Myjnia „Star Wash” jest zlokalizowana na obrzeżach miejscowości Santiago – stolicy Chile. Założył ją niejaki Mathias Hara, a pomysł na grę słów związaną z nazwą, przyszedł do głowy jego córce po wizycie w Disneylandzie. 

„Star Wash” stanowi bezpośrednie nawiązanie do „Gwiezdnych Wojen”, stworzonych przez George'a Lucasa i w oryginale zwanych „Star Wars”. Hara zbudował na tej bazie całą otoczkę wokół swojej myjni. 

Nie tylko szyld z nazwą myjni nawiązuje do tej kultowej serii. Pracownicy „Star Wash” regularnie przebierają się w kostiumy z „Gwiezdnych Wojen”. Przykładowo można ich zobaczyć w strojach imperialnych szturmowców, Chewbakki, a nawet Dartha Vadera. 

Roszczenia Lucasfilm

Teraz nad tą niewielką myjnią zawisły jednak czarne chmury.

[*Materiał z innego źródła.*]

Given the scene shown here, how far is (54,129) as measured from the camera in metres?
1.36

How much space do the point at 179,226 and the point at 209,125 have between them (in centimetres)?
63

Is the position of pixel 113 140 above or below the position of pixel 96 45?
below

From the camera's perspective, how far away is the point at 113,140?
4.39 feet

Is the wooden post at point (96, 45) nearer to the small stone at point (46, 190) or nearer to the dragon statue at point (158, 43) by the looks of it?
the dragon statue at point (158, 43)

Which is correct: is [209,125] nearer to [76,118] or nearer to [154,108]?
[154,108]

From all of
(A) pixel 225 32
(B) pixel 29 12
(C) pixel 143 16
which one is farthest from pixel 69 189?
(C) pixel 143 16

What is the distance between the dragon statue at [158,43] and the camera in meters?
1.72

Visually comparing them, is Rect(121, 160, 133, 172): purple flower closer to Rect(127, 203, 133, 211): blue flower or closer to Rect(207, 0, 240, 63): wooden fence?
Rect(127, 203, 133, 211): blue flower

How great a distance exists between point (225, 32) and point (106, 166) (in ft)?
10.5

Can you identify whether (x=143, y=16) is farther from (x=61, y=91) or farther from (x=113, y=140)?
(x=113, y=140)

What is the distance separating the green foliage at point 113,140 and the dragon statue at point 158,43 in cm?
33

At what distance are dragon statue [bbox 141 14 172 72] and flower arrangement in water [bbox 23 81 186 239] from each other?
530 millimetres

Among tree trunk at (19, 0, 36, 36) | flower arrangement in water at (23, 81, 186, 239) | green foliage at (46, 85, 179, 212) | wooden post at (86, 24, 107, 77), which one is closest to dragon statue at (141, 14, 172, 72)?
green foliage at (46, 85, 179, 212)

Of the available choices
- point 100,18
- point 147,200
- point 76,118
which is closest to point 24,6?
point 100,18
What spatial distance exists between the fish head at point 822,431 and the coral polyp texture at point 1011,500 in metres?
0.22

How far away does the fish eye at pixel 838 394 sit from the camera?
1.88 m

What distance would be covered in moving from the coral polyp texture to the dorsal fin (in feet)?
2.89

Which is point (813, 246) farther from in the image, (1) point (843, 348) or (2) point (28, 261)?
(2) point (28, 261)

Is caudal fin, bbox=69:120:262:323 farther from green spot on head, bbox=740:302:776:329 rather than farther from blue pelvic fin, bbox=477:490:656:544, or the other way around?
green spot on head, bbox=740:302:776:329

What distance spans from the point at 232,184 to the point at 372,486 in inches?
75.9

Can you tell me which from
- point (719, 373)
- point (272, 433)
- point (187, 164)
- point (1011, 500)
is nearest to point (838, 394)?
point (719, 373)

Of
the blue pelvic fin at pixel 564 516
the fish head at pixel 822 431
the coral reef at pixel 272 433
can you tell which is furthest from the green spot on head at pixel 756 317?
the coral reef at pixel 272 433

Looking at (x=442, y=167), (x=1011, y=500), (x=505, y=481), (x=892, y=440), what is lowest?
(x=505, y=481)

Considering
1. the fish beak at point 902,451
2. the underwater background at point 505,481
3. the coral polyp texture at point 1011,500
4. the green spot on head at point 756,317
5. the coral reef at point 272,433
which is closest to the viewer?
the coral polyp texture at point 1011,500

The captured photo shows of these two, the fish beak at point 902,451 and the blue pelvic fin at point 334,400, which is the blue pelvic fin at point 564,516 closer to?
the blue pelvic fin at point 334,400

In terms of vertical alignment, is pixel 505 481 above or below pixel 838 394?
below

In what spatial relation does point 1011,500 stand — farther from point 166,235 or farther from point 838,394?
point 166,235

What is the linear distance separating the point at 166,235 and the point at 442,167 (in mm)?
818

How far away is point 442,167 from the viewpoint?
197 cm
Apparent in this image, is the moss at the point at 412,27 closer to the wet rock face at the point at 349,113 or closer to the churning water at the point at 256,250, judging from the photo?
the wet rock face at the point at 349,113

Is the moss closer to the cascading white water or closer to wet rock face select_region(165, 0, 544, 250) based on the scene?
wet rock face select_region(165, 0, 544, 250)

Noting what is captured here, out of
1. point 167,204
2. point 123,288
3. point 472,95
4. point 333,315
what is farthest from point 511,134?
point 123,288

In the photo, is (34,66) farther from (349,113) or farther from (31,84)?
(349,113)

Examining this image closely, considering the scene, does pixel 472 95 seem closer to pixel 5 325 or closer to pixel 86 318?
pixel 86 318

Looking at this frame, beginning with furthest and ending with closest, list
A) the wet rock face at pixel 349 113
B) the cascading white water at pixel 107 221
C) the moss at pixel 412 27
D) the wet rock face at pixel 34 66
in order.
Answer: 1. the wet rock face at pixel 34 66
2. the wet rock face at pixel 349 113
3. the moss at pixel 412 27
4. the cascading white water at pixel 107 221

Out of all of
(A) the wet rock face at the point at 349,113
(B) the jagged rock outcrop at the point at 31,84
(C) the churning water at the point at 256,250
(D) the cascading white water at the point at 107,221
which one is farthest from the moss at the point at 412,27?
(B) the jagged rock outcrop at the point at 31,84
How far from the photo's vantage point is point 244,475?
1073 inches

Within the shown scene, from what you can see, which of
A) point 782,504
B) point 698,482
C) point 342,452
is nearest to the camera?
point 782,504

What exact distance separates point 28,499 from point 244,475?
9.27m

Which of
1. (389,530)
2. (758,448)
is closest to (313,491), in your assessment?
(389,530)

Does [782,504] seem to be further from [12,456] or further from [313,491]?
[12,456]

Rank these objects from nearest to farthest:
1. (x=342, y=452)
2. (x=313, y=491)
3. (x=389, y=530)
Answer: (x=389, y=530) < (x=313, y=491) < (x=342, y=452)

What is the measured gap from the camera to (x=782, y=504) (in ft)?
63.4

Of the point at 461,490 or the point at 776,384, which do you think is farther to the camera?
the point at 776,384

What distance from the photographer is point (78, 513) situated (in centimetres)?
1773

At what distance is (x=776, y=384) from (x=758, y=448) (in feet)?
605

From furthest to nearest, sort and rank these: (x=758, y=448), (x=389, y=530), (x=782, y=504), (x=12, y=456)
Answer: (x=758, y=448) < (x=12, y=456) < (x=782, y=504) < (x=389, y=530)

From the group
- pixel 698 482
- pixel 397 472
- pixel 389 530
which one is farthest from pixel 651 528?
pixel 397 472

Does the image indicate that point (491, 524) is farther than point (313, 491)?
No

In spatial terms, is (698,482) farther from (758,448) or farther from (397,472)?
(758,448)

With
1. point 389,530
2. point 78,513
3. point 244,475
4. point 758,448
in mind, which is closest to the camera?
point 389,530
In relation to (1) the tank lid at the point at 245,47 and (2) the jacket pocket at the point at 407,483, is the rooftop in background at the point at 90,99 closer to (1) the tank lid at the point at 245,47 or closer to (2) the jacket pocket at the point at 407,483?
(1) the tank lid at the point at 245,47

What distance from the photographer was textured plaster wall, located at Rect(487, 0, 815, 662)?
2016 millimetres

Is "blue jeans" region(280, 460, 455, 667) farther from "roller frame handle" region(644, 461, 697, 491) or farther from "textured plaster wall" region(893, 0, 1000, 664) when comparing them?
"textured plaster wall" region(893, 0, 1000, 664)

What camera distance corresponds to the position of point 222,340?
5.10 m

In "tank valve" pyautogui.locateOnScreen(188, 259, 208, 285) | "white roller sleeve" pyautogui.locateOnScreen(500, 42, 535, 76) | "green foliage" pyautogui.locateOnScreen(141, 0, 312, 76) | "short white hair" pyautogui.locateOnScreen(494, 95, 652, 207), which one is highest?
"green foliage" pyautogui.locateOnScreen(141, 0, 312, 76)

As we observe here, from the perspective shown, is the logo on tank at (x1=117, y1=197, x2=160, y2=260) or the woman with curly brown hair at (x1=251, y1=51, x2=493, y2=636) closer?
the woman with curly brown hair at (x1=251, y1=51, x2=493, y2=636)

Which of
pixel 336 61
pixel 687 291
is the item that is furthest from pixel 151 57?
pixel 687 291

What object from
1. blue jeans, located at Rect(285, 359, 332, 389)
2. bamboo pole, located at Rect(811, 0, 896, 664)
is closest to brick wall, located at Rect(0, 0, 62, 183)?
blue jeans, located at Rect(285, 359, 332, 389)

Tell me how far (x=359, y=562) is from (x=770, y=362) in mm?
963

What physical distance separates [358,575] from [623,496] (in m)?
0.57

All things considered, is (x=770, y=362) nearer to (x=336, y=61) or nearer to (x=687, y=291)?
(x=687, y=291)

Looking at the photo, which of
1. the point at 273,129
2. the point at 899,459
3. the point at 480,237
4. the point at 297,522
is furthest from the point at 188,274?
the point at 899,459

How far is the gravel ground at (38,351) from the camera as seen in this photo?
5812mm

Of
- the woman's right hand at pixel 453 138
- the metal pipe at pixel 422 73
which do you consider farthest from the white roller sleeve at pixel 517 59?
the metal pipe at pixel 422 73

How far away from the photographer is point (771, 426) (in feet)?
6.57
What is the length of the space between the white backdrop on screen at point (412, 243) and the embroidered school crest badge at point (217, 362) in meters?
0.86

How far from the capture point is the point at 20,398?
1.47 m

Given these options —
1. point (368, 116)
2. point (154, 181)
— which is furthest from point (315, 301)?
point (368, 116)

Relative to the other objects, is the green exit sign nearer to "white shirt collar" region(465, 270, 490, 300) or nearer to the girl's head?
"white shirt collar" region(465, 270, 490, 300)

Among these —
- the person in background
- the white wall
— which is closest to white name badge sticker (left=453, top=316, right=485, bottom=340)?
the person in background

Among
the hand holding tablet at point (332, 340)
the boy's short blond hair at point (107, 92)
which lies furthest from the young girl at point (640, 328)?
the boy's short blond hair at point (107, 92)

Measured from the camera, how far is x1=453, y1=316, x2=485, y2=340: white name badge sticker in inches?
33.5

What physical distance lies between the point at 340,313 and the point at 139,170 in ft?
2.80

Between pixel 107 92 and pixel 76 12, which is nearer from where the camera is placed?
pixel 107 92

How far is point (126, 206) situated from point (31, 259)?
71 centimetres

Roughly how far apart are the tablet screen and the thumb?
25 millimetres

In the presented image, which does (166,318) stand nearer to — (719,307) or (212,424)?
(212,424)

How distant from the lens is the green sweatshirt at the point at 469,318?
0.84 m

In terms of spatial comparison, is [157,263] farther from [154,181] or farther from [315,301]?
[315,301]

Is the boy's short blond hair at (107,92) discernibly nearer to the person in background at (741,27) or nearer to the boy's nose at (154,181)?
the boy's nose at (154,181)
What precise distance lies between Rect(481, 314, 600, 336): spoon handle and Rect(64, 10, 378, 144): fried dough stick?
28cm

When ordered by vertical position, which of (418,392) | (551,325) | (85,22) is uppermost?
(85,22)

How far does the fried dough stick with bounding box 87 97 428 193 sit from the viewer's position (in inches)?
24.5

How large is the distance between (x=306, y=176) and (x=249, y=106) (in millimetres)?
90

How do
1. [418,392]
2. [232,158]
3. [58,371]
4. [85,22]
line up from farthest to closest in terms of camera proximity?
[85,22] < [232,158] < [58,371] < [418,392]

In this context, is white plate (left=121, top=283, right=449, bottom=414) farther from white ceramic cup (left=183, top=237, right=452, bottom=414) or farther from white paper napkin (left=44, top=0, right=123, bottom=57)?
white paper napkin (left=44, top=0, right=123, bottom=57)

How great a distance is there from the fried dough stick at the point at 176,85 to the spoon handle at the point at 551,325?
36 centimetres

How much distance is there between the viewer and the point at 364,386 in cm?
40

Jak donosi The Telegraph, wytwórnia Lucasfilm złożyła pozew w sprawie jej nazwy, twierdząc, że zbytnio przypomina ona słynną serię. 

Jej przedstawiciele swoje stanowisko argumentują tym, że klienci „Star Wash” mogą mieć wrażenie, że Lucasfilm uczestniczy w procesie mycia samochodów. 

Z kolei Hara uważa, że jest wystarczająco dużo różnic, aby nie powodowały one niepotrzebnego zamieszania. Ponadto, według niego prawa autorskie wytwórni nie obejmują branży sprzątającej. 

Ale tak naprawdę w tym sporze chodzi wyłącznie o jedno – o pieniądze.